A novel deep learning-based brain age prediction framework for routine clinical MRI scans.
Authors
Affiliations (9)
Affiliations (9)
- BeauBrain Healthcare, Inc, Seoul, South Korea.
- CHA University School of Medicine, Seongnam, South Korea.
- Department of Neurology, Samsung Medical Center, Sungkyunkwan University School of Medicine, Seoul, South Korea.
- Alzheimer's Disease Convergence Research Center, Samsung Medical Center, Seoul, South Korea.
- Department of Health Sciences and Technology, SAIHST, Sungkyunkwan University, Seoul, South Korea.
- Department of Digital Health, SAIHST, Sungkyunkwan University, Seoul, South Korea.
- Department of Neurology, Seoul National University Hospital, Seoul National University College of Medicine, Seoul, South Korea.
- Department of Neurology, Korea University Guro Hospital, Korea University College of Medicine, Seoul, South Korea.

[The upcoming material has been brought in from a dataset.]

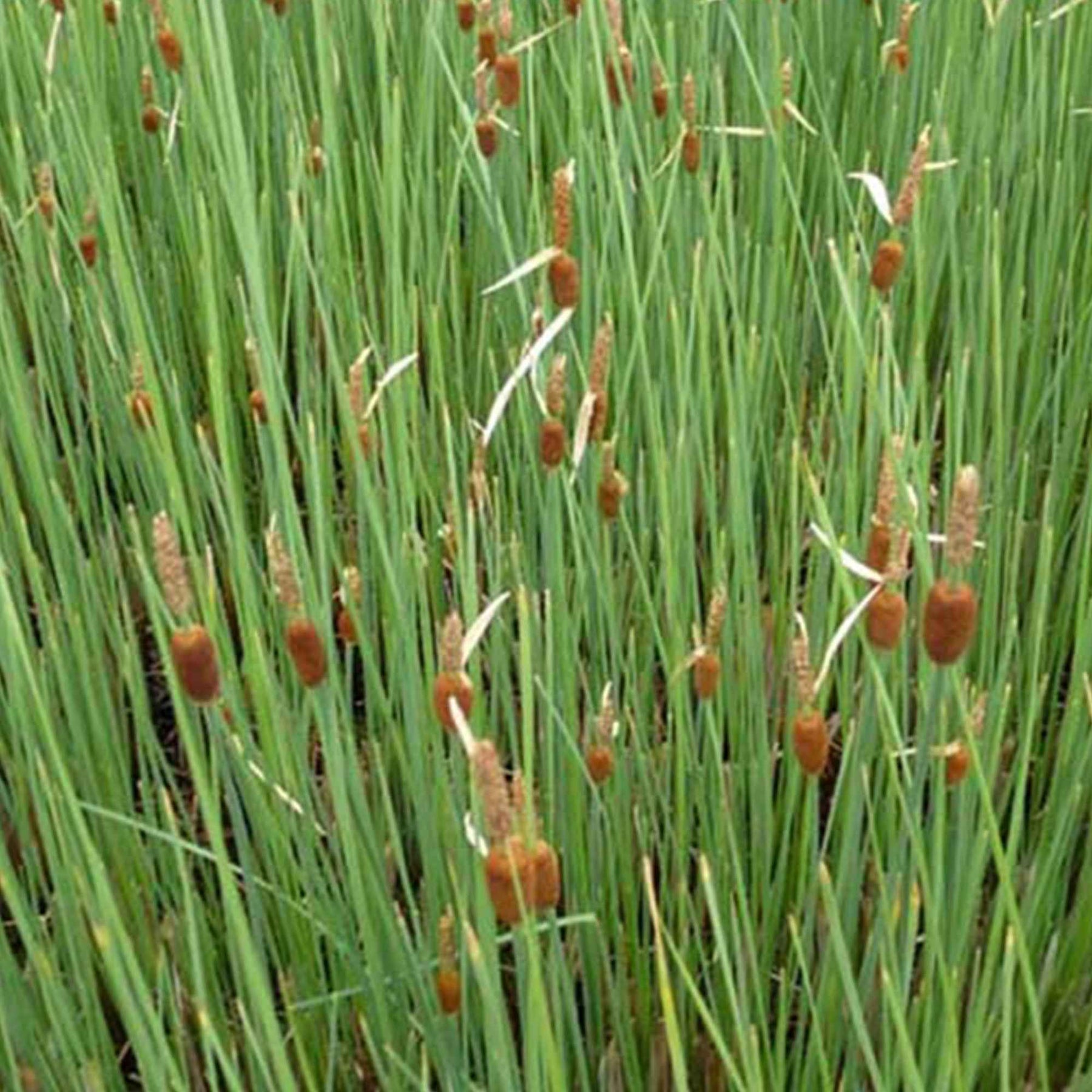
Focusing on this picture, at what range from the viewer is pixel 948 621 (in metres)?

- BeauBrain Healthcare, Inc, Seoul, South Korea. [email protected].
Abstract
Physiological brain aging is associated with cognitive impairment and neuroanatomical changes. Brain age prediction of routine clinical 2D brain MRI scans were understudied and often unsuccessful. We developed a novel brain age prediction framework for clinical 2D T1-weighted MRI scans using a deep learning-based model trained with research grade 3D MRI scans mostly from publicly available datasets (N = 8681; age = 51.76 ± 21.74). Our model showed accurate and fast brain age prediction on clinical 2D MRI scans from cognitively unimpaired (CU) subjects (N = 175) with MAE of 2.73 years after age bias correction (Pearson's r = 0.918). Brain age gap of Alzheimer's disease (AD) subjects was significantly greater than CU subjects (p < 0.001) and increase in brain age gap was associated with disease progression in both AD (p < 0.05) and Parkinson's disease (p < 0.01). Our framework can be extended to other MRI modalities and potentially applied to routine clinical examinations, enabling early detection of structural anomalies and improve patient outcome.